Une masterclass. Voilà ce que sont la première moitié de Resident Evil 9, et plus précisément ses deux premiers environnements : l'hôtel et l'hôpital psychiatrique. Capcom signe ici un retour aux sources viscéral, où la peur n'est jamais un effet de style mais une présence constante, presque physique. Les ailes est et ouest de l'hôpital affichent un level design d'une précision chirurgicale, peuplées de nouveaux ennemis dont les obsessions, éteindre les lumières, nettoyer chaque surface, instillent un malaise durable. De bonnes idées, vraiment.
Les boss marquent autant que les décors. Chunk, colosse omniprésent dans les couloirs de l'hôpital, est une menace permanente qu'on entend avant de voir. La fille, elle, évoque irrésistiblement le monstre du film Barbarian de Zach Cregger : une créature qui paralyse, qui coupe le souffle, qui oblige à retenir chaque geste. Ces séquences de terreur pure sont intelligemment entrecoupées de phases plus offensives, presque défoulantes, dans la lignée de Resident Evil 4. Le gameplay, lui, fait énormément plaisir et tient la barre tout au long de l'aventure.

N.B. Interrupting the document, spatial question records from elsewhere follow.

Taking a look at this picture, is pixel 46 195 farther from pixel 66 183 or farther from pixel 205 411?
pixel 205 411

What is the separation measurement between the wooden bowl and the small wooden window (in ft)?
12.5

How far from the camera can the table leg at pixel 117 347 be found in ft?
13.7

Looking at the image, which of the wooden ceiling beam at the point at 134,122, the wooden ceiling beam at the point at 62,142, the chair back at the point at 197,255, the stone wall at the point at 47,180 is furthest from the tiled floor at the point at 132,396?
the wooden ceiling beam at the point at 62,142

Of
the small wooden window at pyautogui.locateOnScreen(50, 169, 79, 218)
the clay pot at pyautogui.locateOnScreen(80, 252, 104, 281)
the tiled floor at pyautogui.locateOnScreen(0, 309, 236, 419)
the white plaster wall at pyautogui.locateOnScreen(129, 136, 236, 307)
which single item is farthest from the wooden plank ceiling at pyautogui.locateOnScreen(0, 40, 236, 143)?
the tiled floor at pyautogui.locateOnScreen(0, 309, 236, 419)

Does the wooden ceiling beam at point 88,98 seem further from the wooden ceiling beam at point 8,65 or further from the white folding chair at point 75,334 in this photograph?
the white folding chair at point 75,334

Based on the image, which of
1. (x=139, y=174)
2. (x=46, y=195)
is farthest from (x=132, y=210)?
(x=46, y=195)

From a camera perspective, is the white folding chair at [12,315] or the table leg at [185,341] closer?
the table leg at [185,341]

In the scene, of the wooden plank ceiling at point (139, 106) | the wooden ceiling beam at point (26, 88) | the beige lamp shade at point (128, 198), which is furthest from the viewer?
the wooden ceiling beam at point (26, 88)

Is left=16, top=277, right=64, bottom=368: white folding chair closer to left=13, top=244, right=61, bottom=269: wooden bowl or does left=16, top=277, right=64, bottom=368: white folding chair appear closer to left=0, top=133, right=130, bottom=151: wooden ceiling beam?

Mais ce qui élève vraiment le jeu, ce sont ses personnages. Leon est d'un charisme indécent, il pèse dans chaque scène avec une présence rare dans le jeu vidéo. Grace, de son côté, est une révélation : elle a peur, et ça se voit. Elle tremble, elle hésite, elle réagit. Les développeurs ont poussé ce soin du détail jusqu'aux mains crispées sur l'arme. On ne l'accompagne pas, on la suit.
Puis vient Raccoon City, et le soufflé retombe un peu. Pas de catastrophe, quelques moments restent mémorables, notamment une séquence de marche sur les fenêtres franchement réussie, mais la ville souffre d'une direction artistique en retrait et de graphismes franchement décevants comparés à la splendeur léchée de l'hôpital. On sent Capcom en train de remplir, d'étirer. La fin rattrape heureusement le tout : moins spectaculaire que le début, elle reste solide et satisfaisante.
Des jeux couloirs aussi bien foutus, ça ne court plus les rues. Alors foncez.